EXERCISE TASK: Return the data exactly, with all pictures removed.

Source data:
>>>>
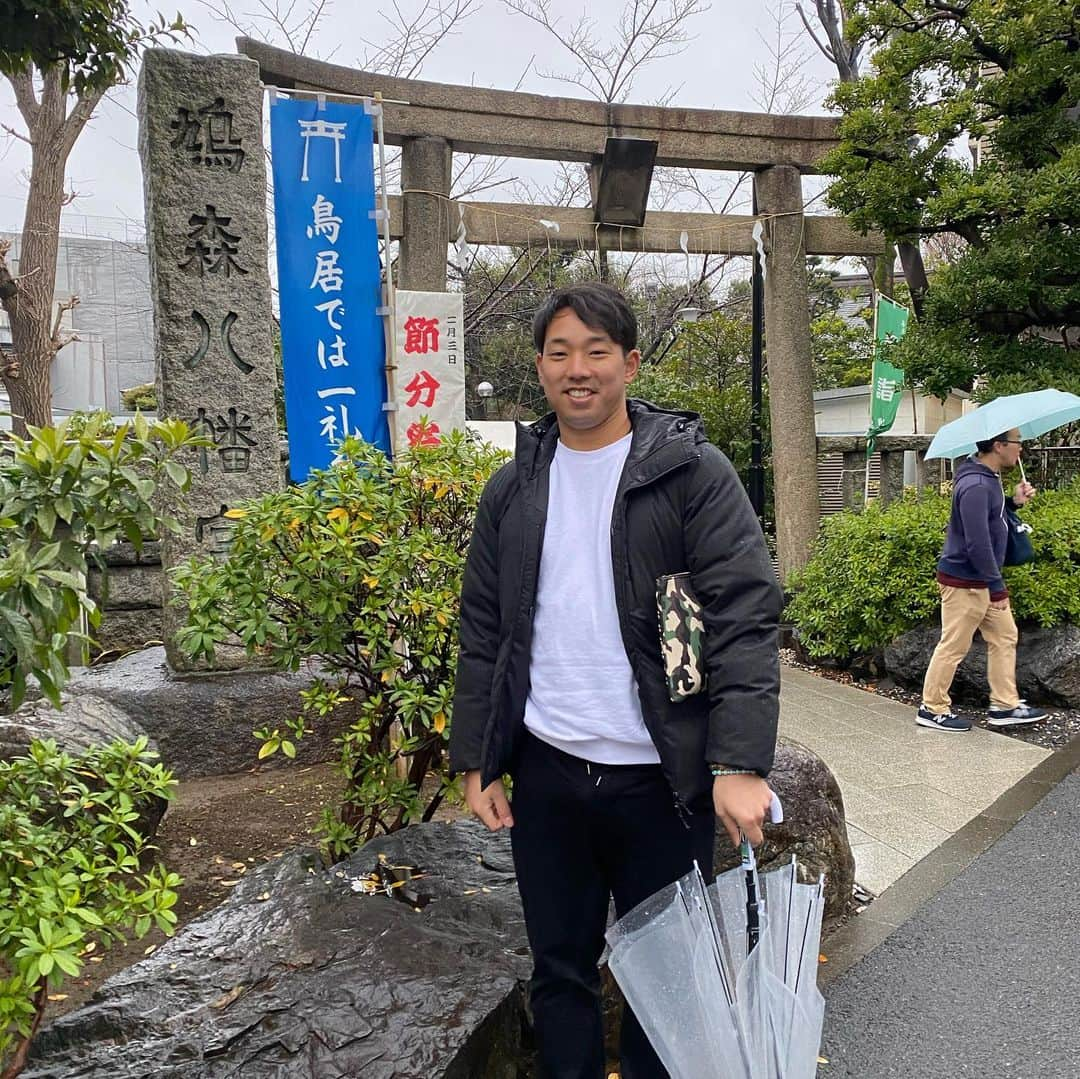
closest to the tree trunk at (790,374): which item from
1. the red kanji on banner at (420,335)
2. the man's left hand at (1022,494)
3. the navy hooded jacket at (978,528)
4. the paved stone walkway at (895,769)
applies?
the paved stone walkway at (895,769)

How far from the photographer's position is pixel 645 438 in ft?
6.91

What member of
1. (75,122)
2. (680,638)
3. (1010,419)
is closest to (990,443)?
(1010,419)

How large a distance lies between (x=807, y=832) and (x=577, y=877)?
158cm

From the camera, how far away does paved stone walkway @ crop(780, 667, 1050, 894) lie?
4445mm

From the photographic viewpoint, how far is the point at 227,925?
2.70 metres

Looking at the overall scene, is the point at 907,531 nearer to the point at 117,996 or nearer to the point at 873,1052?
the point at 873,1052

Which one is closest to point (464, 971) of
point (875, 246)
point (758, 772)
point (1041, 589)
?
point (758, 772)

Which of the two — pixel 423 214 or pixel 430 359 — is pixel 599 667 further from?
pixel 423 214

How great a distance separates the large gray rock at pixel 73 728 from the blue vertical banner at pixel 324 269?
6.20 ft

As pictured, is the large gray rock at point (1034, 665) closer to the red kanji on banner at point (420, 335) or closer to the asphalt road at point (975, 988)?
the asphalt road at point (975, 988)

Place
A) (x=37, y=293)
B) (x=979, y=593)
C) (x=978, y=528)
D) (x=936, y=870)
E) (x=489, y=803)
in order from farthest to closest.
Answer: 1. (x=37, y=293)
2. (x=979, y=593)
3. (x=978, y=528)
4. (x=936, y=870)
5. (x=489, y=803)

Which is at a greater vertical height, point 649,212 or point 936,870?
point 649,212

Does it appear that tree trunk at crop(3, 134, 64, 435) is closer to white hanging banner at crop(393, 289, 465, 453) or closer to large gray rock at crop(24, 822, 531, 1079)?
white hanging banner at crop(393, 289, 465, 453)

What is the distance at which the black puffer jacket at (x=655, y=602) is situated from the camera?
1.92m
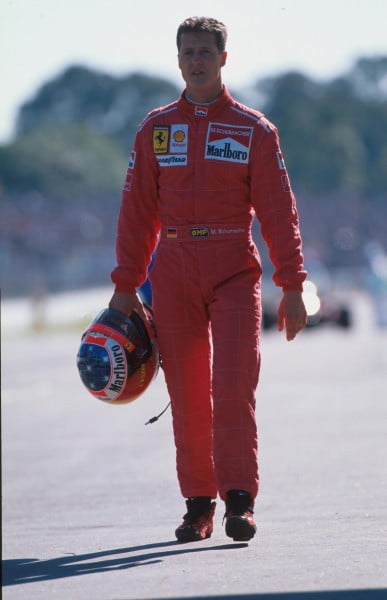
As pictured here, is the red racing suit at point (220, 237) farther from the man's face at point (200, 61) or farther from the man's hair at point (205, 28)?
the man's hair at point (205, 28)

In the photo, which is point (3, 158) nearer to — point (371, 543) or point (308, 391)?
point (308, 391)

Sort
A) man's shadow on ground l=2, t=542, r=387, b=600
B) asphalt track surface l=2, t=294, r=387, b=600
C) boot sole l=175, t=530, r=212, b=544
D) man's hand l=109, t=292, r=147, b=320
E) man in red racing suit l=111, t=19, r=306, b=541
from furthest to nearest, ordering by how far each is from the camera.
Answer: man's hand l=109, t=292, r=147, b=320 < boot sole l=175, t=530, r=212, b=544 < man in red racing suit l=111, t=19, r=306, b=541 < man's shadow on ground l=2, t=542, r=387, b=600 < asphalt track surface l=2, t=294, r=387, b=600

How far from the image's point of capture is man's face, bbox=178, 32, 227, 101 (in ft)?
18.5

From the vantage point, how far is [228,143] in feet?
18.5

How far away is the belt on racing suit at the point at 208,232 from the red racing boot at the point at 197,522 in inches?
40.8

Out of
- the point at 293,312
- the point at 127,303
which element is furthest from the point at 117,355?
the point at 293,312

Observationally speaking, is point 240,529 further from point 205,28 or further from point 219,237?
point 205,28

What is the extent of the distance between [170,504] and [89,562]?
1.78m

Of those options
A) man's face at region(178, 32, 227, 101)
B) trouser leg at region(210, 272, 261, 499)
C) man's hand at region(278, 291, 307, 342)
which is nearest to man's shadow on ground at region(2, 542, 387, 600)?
trouser leg at region(210, 272, 261, 499)

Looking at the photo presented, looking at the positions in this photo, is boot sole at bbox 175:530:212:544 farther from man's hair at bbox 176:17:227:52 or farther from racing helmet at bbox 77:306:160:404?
man's hair at bbox 176:17:227:52

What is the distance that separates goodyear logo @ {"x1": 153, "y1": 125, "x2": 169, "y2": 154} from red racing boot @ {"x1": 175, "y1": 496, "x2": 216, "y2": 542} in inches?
53.7

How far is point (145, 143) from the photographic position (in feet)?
18.9

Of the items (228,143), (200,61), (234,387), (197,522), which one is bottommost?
(197,522)

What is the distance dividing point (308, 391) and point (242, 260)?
9.23 metres
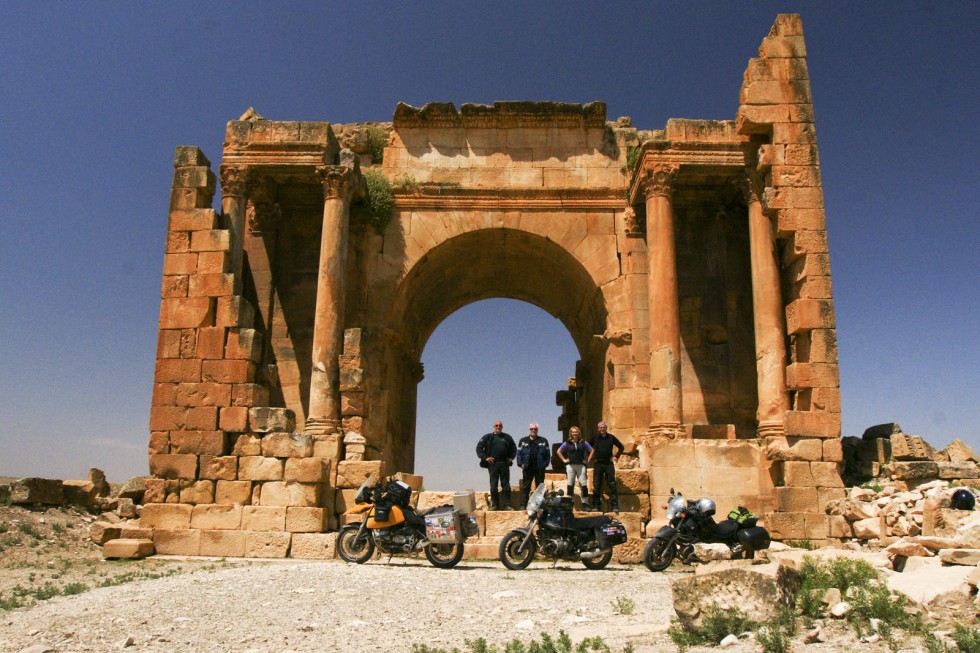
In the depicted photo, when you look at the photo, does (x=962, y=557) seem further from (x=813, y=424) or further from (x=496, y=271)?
(x=496, y=271)

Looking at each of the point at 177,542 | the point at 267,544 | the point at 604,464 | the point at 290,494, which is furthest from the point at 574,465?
the point at 177,542

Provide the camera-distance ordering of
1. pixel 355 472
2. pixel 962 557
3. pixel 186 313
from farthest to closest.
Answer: pixel 186 313
pixel 355 472
pixel 962 557

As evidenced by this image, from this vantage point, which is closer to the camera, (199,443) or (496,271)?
(199,443)

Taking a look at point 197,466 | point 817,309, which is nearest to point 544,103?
point 817,309

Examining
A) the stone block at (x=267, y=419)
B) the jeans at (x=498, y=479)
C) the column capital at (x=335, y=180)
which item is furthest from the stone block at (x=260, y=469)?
the column capital at (x=335, y=180)

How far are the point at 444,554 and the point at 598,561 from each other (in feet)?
6.90

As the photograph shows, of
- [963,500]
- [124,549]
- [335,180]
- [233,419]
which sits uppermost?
[335,180]

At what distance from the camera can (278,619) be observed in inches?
256

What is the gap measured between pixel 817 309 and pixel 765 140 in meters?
3.71

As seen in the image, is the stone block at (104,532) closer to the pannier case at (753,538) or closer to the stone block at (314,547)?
the stone block at (314,547)

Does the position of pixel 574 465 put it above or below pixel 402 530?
above

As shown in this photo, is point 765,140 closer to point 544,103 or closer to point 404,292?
point 544,103

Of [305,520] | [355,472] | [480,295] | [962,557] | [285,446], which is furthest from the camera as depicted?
[480,295]

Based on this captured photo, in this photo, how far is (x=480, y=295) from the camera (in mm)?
21438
<<<<
THE SOLUTION:
closest to the tree trunk at (790,374): which item from
1. the red kanji on banner at (420,335)
2. the man's left hand at (1022,494)
3. the navy hooded jacket at (978,528)
4. the paved stone walkway at (895,769)
applies?
the paved stone walkway at (895,769)

How far from the photographer's position is pixel 645 438 in ft?
6.91

What member of
1. (75,122)
2. (680,638)
3. (1010,419)
is closest to (990,443)?
(1010,419)

How large a distance lies between (x=807, y=832) and (x=577, y=877)?
158cm

From the camera, how far away does paved stone walkway @ crop(780, 667, 1050, 894) lie?
4445mm

From the photographic viewpoint, how far is the point at 227,925?
2.70 metres

Looking at the overall scene, is the point at 907,531 nearer to the point at 117,996 or nearer to the point at 873,1052?
the point at 873,1052

Which one is closest to point (464, 971) of
point (875, 246)
point (758, 772)
point (1041, 589)
?
point (758, 772)

Which of the two — pixel 423 214 or pixel 430 359 — is pixel 599 667 further from?
pixel 423 214

How great a distance separates the large gray rock at pixel 73 728 from the blue vertical banner at pixel 324 269?
6.20 ft

As pictured, is the large gray rock at point (1034, 665) closer to the red kanji on banner at point (420, 335) or closer to the asphalt road at point (975, 988)?
the asphalt road at point (975, 988)

Place
A) (x=37, y=293)
B) (x=979, y=593)
C) (x=978, y=528)
D) (x=936, y=870)
E) (x=489, y=803)
in order from farthest to closest.
Answer: 1. (x=37, y=293)
2. (x=979, y=593)
3. (x=978, y=528)
4. (x=936, y=870)
5. (x=489, y=803)

Which is at a greater vertical height, point 649,212 or point 936,870?
point 649,212

Does it appear that tree trunk at crop(3, 134, 64, 435) is closer to white hanging banner at crop(393, 289, 465, 453) or closer to large gray rock at crop(24, 822, 531, 1079)?
white hanging banner at crop(393, 289, 465, 453)

What is the distance at which the black puffer jacket at (x=655, y=602) is situated from the camera?
1.92m
As pictured here, is the red racing suit at point (220, 237) farther from the man's face at point (200, 61) or farther from the man's hair at point (205, 28)?
the man's hair at point (205, 28)

In the photo, which is point (3, 158) nearer to — point (371, 543) or point (308, 391)?
point (308, 391)

Sort
A) man's shadow on ground l=2, t=542, r=387, b=600
B) asphalt track surface l=2, t=294, r=387, b=600
C) boot sole l=175, t=530, r=212, b=544
D) man's hand l=109, t=292, r=147, b=320
E) man in red racing suit l=111, t=19, r=306, b=541
from furthest to nearest, ordering by how far each is from the camera.
Answer: man's hand l=109, t=292, r=147, b=320 < boot sole l=175, t=530, r=212, b=544 < man in red racing suit l=111, t=19, r=306, b=541 < man's shadow on ground l=2, t=542, r=387, b=600 < asphalt track surface l=2, t=294, r=387, b=600

How far from the image's point of capture is man's face, bbox=178, 32, 227, 101 (in ft)?
18.5

From the vantage point, how far is [228,143] in feet?
18.5

How far away is the belt on racing suit at the point at 208,232 from the red racing boot at the point at 197,522 in inches?
40.8

Out of
- the point at 293,312
- the point at 127,303
which element is furthest from the point at 117,355?
the point at 293,312

Observationally speaking, is point 240,529 further from point 205,28 or further from point 219,237?
point 205,28

What is the extent of the distance between [170,504] and [89,562]?
1.78m

Of those options
A) man's face at region(178, 32, 227, 101)
B) trouser leg at region(210, 272, 261, 499)
C) man's hand at region(278, 291, 307, 342)
which is nearest to man's shadow on ground at region(2, 542, 387, 600)?
trouser leg at region(210, 272, 261, 499)

Looking at the photo presented, looking at the positions in this photo, is boot sole at bbox 175:530:212:544 farther from man's hair at bbox 176:17:227:52 or farther from racing helmet at bbox 77:306:160:404?
man's hair at bbox 176:17:227:52

What is the distance that separates goodyear logo @ {"x1": 153, "y1": 125, "x2": 169, "y2": 154} from red racing boot @ {"x1": 175, "y1": 496, "x2": 216, "y2": 542} in inches?
53.7

How far is point (145, 143) from the photographic position (in feet)?
18.9

Of the items (228,143), (200,61), (234,387), (197,522), which one is bottommost?
(197,522)

What is the distance dividing point (308, 391) and point (242, 260)?
9.23 metres
In the depicted photo, when you look at the photo, does (x=962, y=557) seem further from (x=813, y=424) or further from (x=496, y=271)?
(x=496, y=271)

Looking at each of the point at 177,542 | the point at 267,544 | the point at 604,464 | the point at 290,494, which is furthest from the point at 574,465?
the point at 177,542

Provide the camera-distance ordering of
1. pixel 355 472
2. pixel 962 557
3. pixel 186 313
from farthest to closest.
Answer: pixel 186 313
pixel 355 472
pixel 962 557

As evidenced by this image, from this vantage point, which is closer to the camera, (199,443) or (496,271)?
(199,443)

Taking a look at point 197,466 | point 817,309, which is nearest to point 544,103?
point 817,309

Examining
A) the stone block at (x=267, y=419)
B) the jeans at (x=498, y=479)
C) the column capital at (x=335, y=180)
which item is furthest from the stone block at (x=260, y=469)?
the column capital at (x=335, y=180)

How far are the point at 444,554 and the point at 598,561 from each other (in feet)?
6.90

As the photograph shows, of
- [963,500]
- [124,549]
- [335,180]
- [233,419]
which sits uppermost?
[335,180]

At what distance from the camera can (278,619) be observed in inches?
256

What is the gap measured between pixel 817 309 and pixel 765 140 in meters?
3.71

As seen in the image, is the stone block at (104,532) closer to the pannier case at (753,538) or closer to the stone block at (314,547)?
the stone block at (314,547)

Does the position of pixel 574 465 put it above or below pixel 402 530?
above

As shown in this photo, is point 765,140 closer to point 544,103 or closer to point 404,292?
point 544,103

Of [305,520] | [355,472] | [480,295] | [962,557] | [285,446], which is furthest from the camera as depicted?
[480,295]

Based on this captured photo, in this photo, how far is (x=480, y=295) from the camera (in mm)?
21438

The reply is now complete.